## WRITTEN PROBLEM
Copy every record below word for word, without the pictures.

Collected data entries
[start]

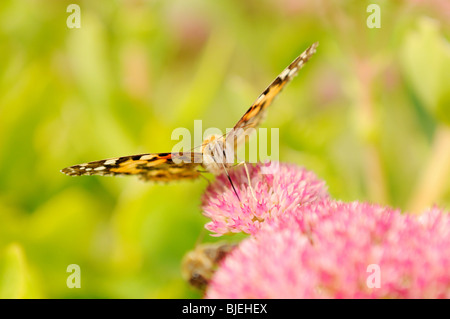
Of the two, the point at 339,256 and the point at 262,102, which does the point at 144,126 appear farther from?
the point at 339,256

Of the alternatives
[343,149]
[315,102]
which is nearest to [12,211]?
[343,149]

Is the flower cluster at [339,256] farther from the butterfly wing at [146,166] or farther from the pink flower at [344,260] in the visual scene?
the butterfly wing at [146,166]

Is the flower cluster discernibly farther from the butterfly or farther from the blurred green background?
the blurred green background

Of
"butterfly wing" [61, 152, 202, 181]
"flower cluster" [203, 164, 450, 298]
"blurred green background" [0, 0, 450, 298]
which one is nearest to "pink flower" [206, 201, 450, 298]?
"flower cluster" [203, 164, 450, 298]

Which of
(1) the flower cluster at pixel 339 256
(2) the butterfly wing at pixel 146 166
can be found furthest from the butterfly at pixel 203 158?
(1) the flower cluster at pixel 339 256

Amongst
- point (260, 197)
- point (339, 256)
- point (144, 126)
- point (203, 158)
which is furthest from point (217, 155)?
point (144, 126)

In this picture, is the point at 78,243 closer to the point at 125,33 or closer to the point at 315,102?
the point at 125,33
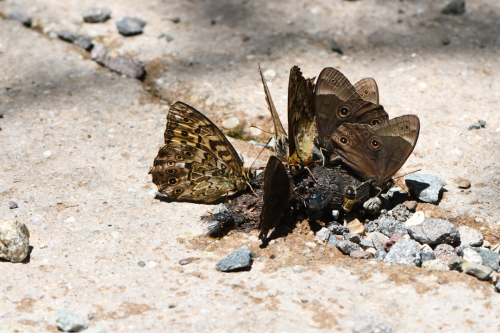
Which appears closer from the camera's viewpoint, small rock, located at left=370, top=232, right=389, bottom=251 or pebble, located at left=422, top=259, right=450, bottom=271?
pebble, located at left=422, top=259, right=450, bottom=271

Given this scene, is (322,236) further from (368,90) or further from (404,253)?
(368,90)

[end]

## SOLUTION TO THIS PROBLEM
Of the two, the point at 339,256 and the point at 262,102, which does the point at 144,126 appear farther from?
the point at 339,256

Of the alternatives
[343,149]
[315,102]
which is nearest to [12,211]?
[343,149]

Is the flower cluster at [339,256] farther from the butterfly wing at [146,166] or farther from the pink flower at [344,260] in the visual scene?
the butterfly wing at [146,166]

Is the flower cluster discernibly farther from the butterfly or farther from the blurred green background?
the blurred green background

Of
"butterfly wing" [61, 152, 202, 181]
"flower cluster" [203, 164, 450, 298]
"blurred green background" [0, 0, 450, 298]
which one is nearest to "pink flower" [206, 201, 450, 298]?
"flower cluster" [203, 164, 450, 298]

Which of
(1) the flower cluster at pixel 339 256
(2) the butterfly wing at pixel 146 166
can be found furthest from the butterfly at pixel 203 158?
(1) the flower cluster at pixel 339 256

Amongst
- point (260, 197)
- point (339, 256)
- point (144, 126)
- point (203, 158)
which is furthest from point (217, 155)?
point (144, 126)

In this picture, is the point at 78,243 closer to the point at 125,33 or closer to the point at 315,102?
the point at 125,33
Which appears closer from the camera's viewpoint, small rock, located at left=370, top=232, right=389, bottom=251 or pebble, located at left=422, top=259, right=450, bottom=271?
pebble, located at left=422, top=259, right=450, bottom=271

Given this scene, is (322,236) further from (368,90) or further from (404,253)?
(368,90)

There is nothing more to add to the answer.